Kim Ki-Hun, Kim Dae-Kyeong, Im Hyun-Ji, Seo Jeong-Sook, Jin Han-Young, Jang Jae-Sik, Yang Tae-Hyun, Kim Dong-Soo, Jeong So-Young, Song Yun Seok, Kim Dong-Kie, Song Pil-Sang, Seol Sang-Hoon, Kim Doo-Il
Department of Internal Medicine, Haeundae Paik Hospital, Inje University College of Medicine, Busan, Korea.
Department of Internal Medicine, Busan Paik Hospital, Inje University College of Medicine, Paik Hospital, Busan, Korea.
Korean Circ J. 2017 Jul;47(4):462-468. doi: 10.4070/kcj.2016.0371. Epub 2017 Jul 12.
The earliest atrial (A)/ventricular (V) activation potential, or accessory pathway (AP) potential are commonly used as ablation targets for atrioventricular (AV) APs. However, these targets are sometimes ambiguous.
We reviewed 119 catheter ablation cases in 112 patients diagnosed with orthodromic atrioventricular reentrant tachycardia (AVRT) or Wolff-Parkinson-White (WPW) syndrome. Local A/V amplitude potentials with the earliest activation or AP potential were measured shortly before achieving antegrade AP conduction block, ventriculoatrial block during right ventricle (RV) pacing, or AVRT termination with no AP conduction.

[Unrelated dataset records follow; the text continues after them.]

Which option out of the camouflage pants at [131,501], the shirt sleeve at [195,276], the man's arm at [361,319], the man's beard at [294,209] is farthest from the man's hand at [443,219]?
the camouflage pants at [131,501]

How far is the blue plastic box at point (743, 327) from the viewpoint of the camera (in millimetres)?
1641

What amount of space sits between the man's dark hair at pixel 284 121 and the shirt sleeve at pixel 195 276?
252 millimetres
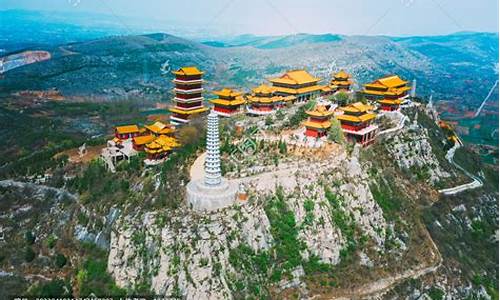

APs were located in the left lateral (55.5%), left posterior (17.6%), left posteroseptal (10.1%), midseptal (1.7%), right posteroseptal (7.6%), right posterior (1.7%), and right lateral (5.9%) regions. The mean earliest activation time was 16.7±15.5 ms, mean A/V potential was 1.1±0.9/1.0±0.9 mV, and mean A/V ratio was 1.7±2.0. There was no statistically significant difference between the activation methods (antegrade vs. RV pacing vs. orthodromic AVRT) or AP locations (left vs. right atrium). However, when the local A/V ratio was divided into 3 groups (≤0.6, 1.0±0.3, and ≥1.4), the antegrade approach resulted in an A/V ratio greater than 1.0±0.3 (86.7%, p=0.007), and the orthodromic AVRT state resulted in a ratio of less than 1.0±0.3 (87.5%, p<0.001).
The mean local A/V potential and ratio did not differ by activation method or AP location. However, a different A/V ratio based on activation method (≥1.0±0.3, antegrade approach; and ≤1.0±0.3, orthodromic AVRT state) could be a good adjuvant marker for targeting AV APs.
最早的心房(A)/心室(V)激动电位或旁路(AP)电位通常用作房室(AV)旁路的消融靶点。然而,这些靶点有时并不明确。
我们回顾了112例诊断为顺向型房室折返性心动过速(AVRT)或预激综合征(WPW)患者的119例导管消融病例。在实现前传AP传导阻滞、右心室(RV)起搏时的室房阻滞或无AP传导的AVRT终止前不久,测量具有最早激动或AP电位的局部A/V振幅电位。
旁路位于左侧(55.5%)、左后(17.6%)、左后间隔(10.1%)、中间隔(1.7%)、右后间隔(7.6%)、右后(1.7%)和右侧(5.9%)区域。平均最早激动时间为16.7±15.5毫秒,平均A/V电位为1.1±0.9/1.0±0.9毫伏,平均A/V比值为1.7±2.0。激动方法(前传与RV起搏与顺向型AVRT)或AP位置(左心房与右心房)之间无统计学显著差异。然而,当将局部A/V比值分为3组(≤0.6、1.0±0.3和≥1.4)时,前传方法导致A/V比值大于1.0±0.3(86.7%,p=0.007),顺向型AVRT状态导致比值小于1.0±0.3(87.5%,p<0.001)。
平均局部A/V电位和比值不因激动方法或AP位置而异。然而,基于激动方法的不同A/V比值(≥1.0±0.3,前传方法;≤1.0±0.3,顺向型AVRT状态)可能是靶向AV旁路的良好辅助标志物。